## What the task requires
Rewrite the lines from the one containing "If you compare" through the end of the records, changing "camera" to "viewer" and keeping everything else the same. Leave the pictures out of your answer.
****
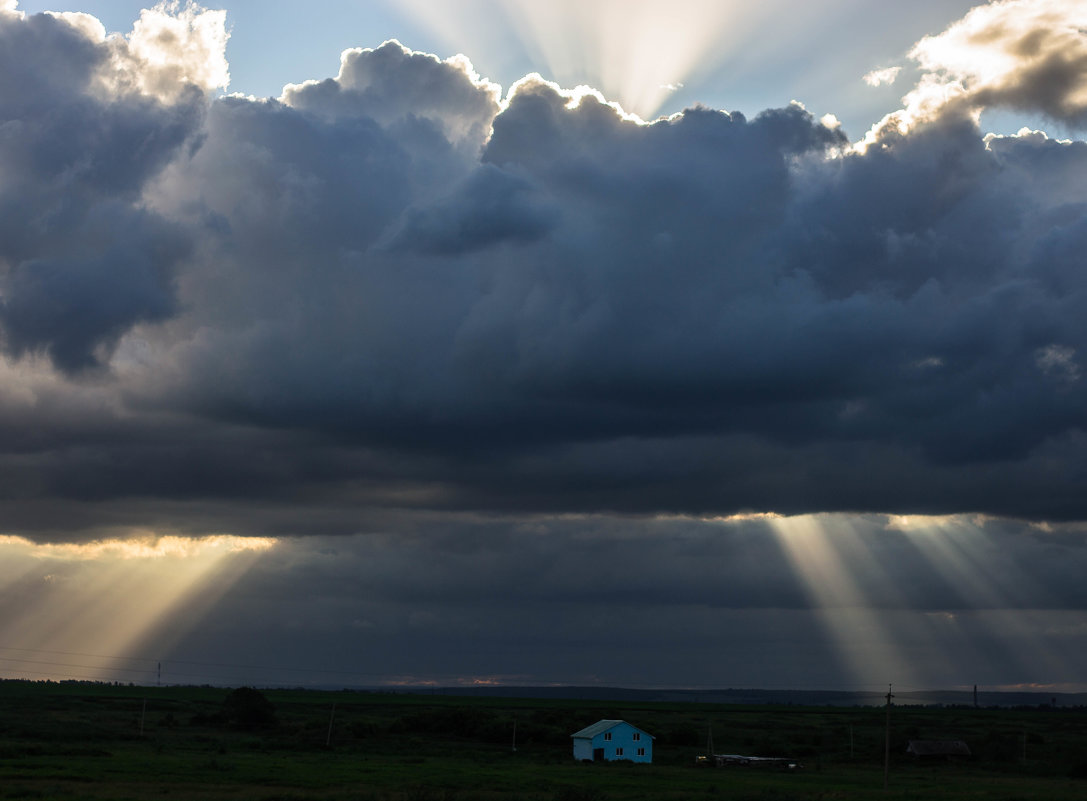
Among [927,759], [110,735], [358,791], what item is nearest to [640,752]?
[927,759]

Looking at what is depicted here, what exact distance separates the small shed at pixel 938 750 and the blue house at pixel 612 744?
4137 centimetres

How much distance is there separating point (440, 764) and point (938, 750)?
246 feet

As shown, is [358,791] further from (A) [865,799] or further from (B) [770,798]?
(A) [865,799]

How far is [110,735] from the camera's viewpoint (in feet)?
474

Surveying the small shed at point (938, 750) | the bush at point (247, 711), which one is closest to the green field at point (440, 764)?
the bush at point (247, 711)

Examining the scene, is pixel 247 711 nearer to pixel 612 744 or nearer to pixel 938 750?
pixel 612 744

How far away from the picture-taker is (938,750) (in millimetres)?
152500

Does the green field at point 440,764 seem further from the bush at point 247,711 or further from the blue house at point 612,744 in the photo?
the blue house at point 612,744

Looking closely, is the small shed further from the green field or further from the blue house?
the blue house

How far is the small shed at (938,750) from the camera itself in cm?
15125

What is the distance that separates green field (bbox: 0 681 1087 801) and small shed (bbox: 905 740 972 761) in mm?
1859

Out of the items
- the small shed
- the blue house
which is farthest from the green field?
the blue house

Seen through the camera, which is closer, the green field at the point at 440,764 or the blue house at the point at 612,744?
the green field at the point at 440,764

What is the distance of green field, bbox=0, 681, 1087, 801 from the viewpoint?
8525 cm
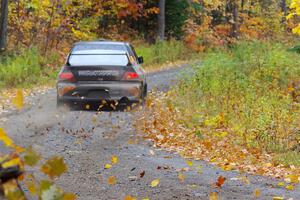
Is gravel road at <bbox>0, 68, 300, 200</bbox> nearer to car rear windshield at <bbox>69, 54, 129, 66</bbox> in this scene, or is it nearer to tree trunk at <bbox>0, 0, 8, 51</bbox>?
car rear windshield at <bbox>69, 54, 129, 66</bbox>

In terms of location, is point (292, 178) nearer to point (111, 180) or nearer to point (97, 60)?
point (111, 180)

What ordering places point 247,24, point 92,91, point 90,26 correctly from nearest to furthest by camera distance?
1. point 92,91
2. point 90,26
3. point 247,24

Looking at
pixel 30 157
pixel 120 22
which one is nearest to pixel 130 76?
pixel 30 157

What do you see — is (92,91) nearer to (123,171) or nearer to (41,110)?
(41,110)

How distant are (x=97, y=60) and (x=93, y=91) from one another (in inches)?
27.5

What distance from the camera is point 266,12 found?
5234 cm

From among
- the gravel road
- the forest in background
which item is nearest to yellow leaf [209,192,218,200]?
the gravel road

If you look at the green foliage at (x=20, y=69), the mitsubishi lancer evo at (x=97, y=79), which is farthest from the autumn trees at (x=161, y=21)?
the mitsubishi lancer evo at (x=97, y=79)

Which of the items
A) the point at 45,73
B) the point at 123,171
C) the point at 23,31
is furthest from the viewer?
the point at 23,31

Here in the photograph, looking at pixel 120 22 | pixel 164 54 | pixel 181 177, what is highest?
pixel 120 22

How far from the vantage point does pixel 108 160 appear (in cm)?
891

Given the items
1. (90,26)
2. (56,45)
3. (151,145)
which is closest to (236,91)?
(151,145)

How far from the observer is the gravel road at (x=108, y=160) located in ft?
23.2

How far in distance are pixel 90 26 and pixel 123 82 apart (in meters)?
20.0
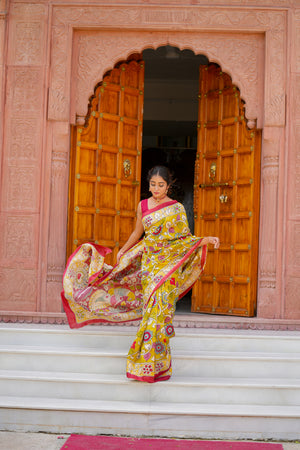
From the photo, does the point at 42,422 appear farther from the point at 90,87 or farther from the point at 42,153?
the point at 90,87

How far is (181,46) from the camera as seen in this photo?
5.55m

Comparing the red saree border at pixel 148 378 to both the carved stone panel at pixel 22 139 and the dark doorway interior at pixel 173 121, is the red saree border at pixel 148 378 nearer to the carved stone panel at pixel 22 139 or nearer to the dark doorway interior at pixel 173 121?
the carved stone panel at pixel 22 139

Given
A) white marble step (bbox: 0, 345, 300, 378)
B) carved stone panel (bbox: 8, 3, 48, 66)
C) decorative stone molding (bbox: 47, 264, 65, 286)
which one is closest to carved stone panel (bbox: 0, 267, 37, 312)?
decorative stone molding (bbox: 47, 264, 65, 286)

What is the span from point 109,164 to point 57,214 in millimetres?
859

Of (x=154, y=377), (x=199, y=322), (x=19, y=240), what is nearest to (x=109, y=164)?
(x=19, y=240)

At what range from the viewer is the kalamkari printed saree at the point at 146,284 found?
371cm

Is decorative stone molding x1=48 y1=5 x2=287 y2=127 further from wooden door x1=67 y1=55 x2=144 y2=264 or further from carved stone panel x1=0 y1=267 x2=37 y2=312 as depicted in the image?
carved stone panel x1=0 y1=267 x2=37 y2=312

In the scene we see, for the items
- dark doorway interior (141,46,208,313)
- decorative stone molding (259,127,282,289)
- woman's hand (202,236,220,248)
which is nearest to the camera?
woman's hand (202,236,220,248)

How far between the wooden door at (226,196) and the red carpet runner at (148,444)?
2.31 m

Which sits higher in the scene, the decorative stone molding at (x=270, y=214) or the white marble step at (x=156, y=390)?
the decorative stone molding at (x=270, y=214)

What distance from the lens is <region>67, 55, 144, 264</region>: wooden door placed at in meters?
5.64

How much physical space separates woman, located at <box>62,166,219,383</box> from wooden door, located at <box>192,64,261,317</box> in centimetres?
162

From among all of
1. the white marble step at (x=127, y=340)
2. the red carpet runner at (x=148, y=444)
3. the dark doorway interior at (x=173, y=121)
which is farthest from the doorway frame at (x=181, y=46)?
the dark doorway interior at (x=173, y=121)

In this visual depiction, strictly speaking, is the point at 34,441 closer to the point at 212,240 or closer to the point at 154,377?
the point at 154,377
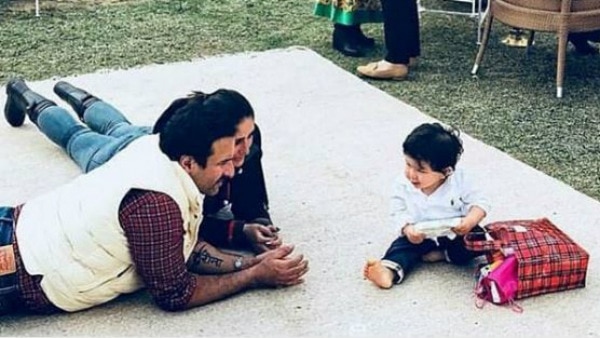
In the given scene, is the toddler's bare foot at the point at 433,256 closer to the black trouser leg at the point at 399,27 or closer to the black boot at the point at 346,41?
the black trouser leg at the point at 399,27

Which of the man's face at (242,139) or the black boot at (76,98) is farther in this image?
the black boot at (76,98)

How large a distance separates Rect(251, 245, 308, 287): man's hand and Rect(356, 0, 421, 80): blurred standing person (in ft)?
6.42

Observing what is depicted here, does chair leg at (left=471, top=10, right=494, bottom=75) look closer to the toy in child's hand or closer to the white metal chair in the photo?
the white metal chair

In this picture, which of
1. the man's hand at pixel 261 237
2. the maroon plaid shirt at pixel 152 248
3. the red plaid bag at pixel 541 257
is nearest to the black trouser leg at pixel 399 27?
the man's hand at pixel 261 237

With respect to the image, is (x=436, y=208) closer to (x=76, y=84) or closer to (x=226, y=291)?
(x=226, y=291)

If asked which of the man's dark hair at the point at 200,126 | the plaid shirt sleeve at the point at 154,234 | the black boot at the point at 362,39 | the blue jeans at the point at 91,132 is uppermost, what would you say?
the man's dark hair at the point at 200,126

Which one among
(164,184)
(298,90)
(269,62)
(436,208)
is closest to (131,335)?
(164,184)

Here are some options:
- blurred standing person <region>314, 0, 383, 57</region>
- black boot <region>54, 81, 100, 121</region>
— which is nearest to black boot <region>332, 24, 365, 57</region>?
blurred standing person <region>314, 0, 383, 57</region>

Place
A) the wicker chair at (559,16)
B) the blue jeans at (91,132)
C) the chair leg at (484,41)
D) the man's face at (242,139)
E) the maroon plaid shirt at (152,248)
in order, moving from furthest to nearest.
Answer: the chair leg at (484,41)
the wicker chair at (559,16)
the blue jeans at (91,132)
the man's face at (242,139)
the maroon plaid shirt at (152,248)

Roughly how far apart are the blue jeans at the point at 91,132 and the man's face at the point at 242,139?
0.59 metres

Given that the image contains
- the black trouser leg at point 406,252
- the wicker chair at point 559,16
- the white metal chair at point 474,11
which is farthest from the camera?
the white metal chair at point 474,11

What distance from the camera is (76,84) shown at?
4.52 metres

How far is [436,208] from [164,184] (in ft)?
2.45

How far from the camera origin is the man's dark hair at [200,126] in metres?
2.51
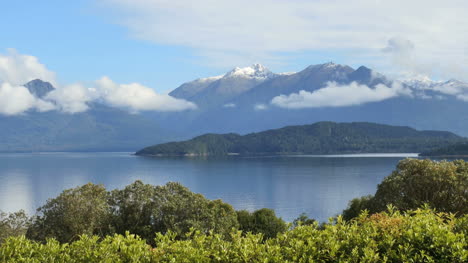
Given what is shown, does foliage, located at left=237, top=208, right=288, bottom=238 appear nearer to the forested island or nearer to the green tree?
the forested island

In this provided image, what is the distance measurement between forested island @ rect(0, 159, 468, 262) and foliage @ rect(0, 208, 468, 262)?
0.02 m

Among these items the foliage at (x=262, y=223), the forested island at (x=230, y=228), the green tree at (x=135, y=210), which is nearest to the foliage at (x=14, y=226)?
the forested island at (x=230, y=228)

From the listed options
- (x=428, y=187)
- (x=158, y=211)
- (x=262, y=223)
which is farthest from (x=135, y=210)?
(x=428, y=187)

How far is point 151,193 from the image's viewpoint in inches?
1506

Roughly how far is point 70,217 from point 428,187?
25677mm

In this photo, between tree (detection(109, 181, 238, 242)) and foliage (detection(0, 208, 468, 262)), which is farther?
tree (detection(109, 181, 238, 242))

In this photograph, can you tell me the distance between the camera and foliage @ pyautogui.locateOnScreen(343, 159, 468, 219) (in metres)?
35.9

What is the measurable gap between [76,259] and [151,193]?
25782mm

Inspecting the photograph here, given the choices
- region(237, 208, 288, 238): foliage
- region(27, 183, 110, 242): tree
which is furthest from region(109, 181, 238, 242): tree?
region(237, 208, 288, 238): foliage

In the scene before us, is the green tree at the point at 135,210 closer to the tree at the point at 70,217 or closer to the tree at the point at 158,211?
the tree at the point at 158,211

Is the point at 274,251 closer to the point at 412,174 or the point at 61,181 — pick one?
the point at 412,174

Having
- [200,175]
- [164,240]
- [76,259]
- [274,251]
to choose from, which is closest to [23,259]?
[76,259]

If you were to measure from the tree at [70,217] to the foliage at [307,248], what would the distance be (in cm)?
2191

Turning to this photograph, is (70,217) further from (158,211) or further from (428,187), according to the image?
(428,187)
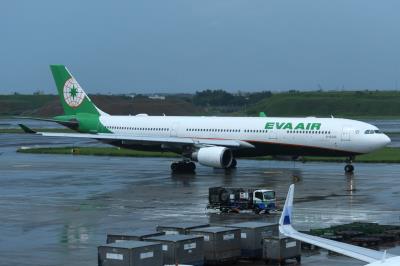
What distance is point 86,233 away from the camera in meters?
32.7

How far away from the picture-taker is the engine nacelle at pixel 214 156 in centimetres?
5522

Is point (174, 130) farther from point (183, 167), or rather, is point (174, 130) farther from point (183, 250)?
point (183, 250)

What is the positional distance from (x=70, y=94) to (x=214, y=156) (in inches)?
680

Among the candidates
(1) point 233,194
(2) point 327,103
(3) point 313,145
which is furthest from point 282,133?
(2) point 327,103

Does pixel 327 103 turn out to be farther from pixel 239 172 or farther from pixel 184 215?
pixel 184 215

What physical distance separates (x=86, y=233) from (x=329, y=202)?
13.7m

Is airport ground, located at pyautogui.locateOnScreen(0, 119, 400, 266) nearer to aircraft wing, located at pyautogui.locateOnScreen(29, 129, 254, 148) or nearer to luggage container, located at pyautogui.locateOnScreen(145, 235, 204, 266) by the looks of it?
aircraft wing, located at pyautogui.locateOnScreen(29, 129, 254, 148)

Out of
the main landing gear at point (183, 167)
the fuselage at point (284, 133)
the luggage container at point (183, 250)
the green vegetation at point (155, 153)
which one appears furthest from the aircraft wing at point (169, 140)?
the luggage container at point (183, 250)

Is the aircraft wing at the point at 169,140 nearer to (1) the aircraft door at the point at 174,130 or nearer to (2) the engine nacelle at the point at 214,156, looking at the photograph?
(2) the engine nacelle at the point at 214,156

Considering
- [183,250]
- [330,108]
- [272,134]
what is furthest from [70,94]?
[330,108]

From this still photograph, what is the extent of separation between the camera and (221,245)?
26.8m

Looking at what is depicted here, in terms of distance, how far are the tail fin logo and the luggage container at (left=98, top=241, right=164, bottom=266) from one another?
141ft

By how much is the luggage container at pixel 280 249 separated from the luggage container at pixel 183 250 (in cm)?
219

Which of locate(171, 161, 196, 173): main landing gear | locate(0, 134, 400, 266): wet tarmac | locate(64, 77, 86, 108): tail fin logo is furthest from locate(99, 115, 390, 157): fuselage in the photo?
locate(64, 77, 86, 108): tail fin logo
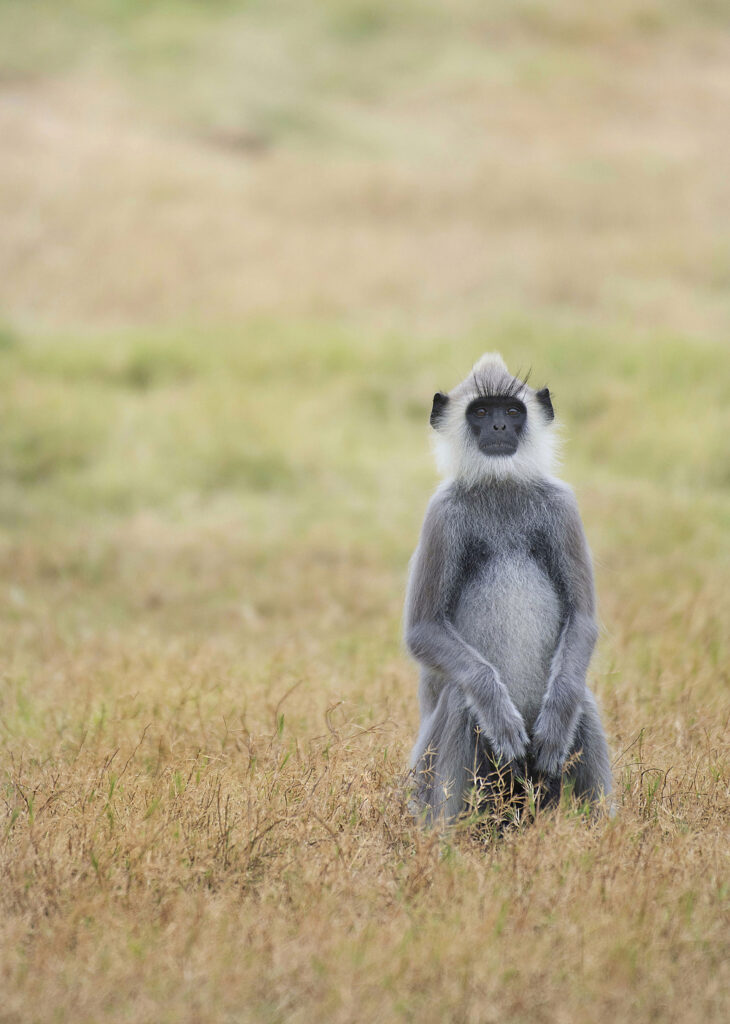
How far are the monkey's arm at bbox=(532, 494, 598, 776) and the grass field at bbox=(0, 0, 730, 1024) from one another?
0.69ft

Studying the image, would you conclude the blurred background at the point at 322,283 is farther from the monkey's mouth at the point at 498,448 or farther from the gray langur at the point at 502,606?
the monkey's mouth at the point at 498,448

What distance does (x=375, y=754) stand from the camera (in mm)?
4098

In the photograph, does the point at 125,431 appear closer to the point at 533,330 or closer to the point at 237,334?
the point at 237,334

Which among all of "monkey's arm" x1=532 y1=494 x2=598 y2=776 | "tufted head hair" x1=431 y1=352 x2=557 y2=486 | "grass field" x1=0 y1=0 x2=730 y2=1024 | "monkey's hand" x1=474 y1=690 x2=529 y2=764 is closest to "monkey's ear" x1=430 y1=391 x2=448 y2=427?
"tufted head hair" x1=431 y1=352 x2=557 y2=486

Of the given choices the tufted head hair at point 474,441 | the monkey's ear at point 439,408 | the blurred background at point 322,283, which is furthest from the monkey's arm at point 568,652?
the blurred background at point 322,283

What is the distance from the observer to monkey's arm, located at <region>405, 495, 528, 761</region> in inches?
141

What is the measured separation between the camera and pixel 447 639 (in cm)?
370

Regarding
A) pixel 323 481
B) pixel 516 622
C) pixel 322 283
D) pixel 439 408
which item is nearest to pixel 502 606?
pixel 516 622

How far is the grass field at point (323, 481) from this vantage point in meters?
2.89

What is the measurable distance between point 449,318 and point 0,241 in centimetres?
679

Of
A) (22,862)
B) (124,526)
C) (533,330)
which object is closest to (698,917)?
(22,862)

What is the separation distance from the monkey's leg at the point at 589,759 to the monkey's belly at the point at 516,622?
154mm

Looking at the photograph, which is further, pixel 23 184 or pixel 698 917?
pixel 23 184

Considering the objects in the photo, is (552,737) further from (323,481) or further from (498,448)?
(323,481)
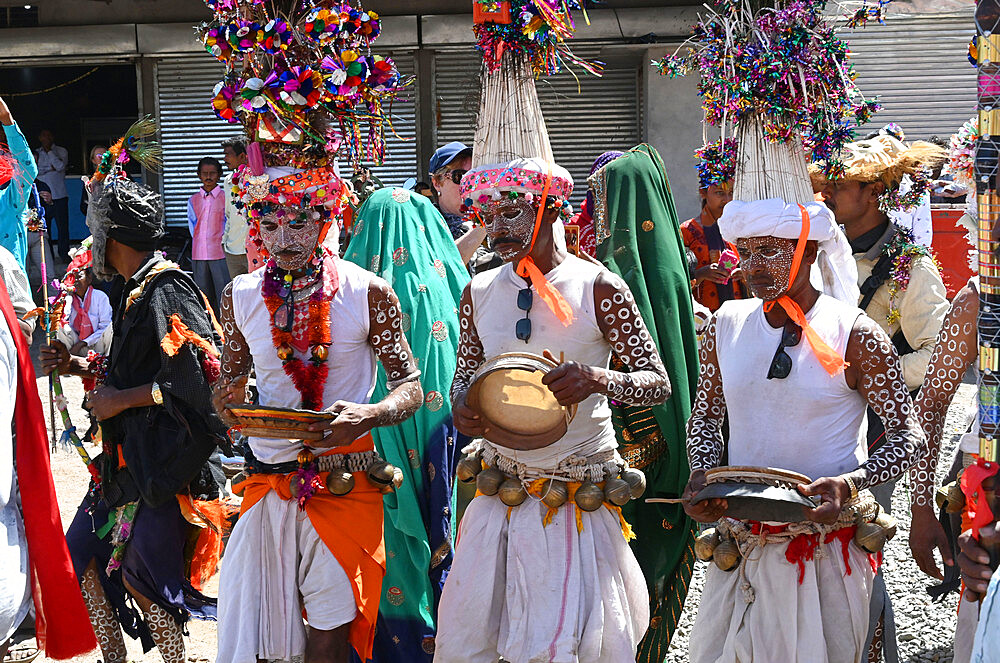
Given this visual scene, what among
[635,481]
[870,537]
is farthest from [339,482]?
[870,537]

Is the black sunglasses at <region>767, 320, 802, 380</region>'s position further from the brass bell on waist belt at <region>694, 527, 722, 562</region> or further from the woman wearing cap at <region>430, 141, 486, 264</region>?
the woman wearing cap at <region>430, 141, 486, 264</region>

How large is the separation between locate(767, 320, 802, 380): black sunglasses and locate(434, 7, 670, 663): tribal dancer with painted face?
42 cm

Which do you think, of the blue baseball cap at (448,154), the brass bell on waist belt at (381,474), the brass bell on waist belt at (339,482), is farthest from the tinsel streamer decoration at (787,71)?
the blue baseball cap at (448,154)

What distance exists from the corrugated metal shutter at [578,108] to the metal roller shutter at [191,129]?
0.41 m

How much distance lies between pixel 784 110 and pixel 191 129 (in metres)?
12.4

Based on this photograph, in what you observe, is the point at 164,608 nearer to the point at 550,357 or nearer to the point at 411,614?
the point at 411,614

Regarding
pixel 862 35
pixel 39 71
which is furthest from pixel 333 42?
pixel 39 71

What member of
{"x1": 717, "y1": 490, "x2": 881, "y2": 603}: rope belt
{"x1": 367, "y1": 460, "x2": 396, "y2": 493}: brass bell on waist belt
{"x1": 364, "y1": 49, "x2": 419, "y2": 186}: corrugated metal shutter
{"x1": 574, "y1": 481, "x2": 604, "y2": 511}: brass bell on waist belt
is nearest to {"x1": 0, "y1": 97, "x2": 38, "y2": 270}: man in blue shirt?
{"x1": 367, "y1": 460, "x2": 396, "y2": 493}: brass bell on waist belt

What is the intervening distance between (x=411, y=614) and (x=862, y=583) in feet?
6.56

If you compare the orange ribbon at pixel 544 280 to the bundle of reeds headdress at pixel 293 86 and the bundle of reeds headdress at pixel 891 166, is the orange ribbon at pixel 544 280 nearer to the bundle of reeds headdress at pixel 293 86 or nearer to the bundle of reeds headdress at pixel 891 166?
the bundle of reeds headdress at pixel 293 86

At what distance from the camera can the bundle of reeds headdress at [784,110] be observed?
3719 mm

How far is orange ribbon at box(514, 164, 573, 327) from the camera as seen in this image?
3.93 m

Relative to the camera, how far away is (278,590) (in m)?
3.95

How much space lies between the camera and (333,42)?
4109mm
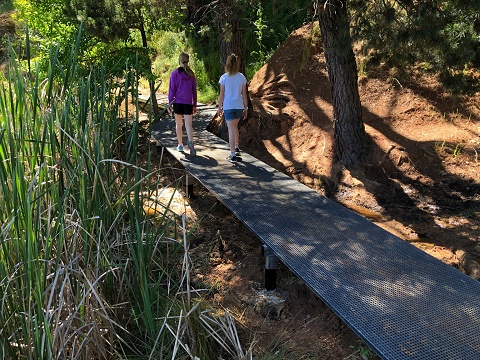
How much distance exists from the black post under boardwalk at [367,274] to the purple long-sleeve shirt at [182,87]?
****
## Task solution
If you compare the orange ribbon at pixel 544 280 to the bundle of reeds headdress at pixel 293 86 and the bundle of reeds headdress at pixel 891 166, is the orange ribbon at pixel 544 280 nearer to the bundle of reeds headdress at pixel 293 86 or nearer to the bundle of reeds headdress at pixel 891 166?
the bundle of reeds headdress at pixel 293 86

At what distance from the viewer can the bundle of reeds headdress at [784,110] be observed?
3719 mm

How far is orange ribbon at box(514, 164, 573, 327) from the viewer as seen in this image?
3.93 m

Relative to the viewer, how far away is (278,590) (in m)?
3.95

How much space lies between the viewer and (333,42)?
4109mm
How much distance exists from the black post under boardwalk at [367,274] to the purple long-sleeve shirt at [182,87]?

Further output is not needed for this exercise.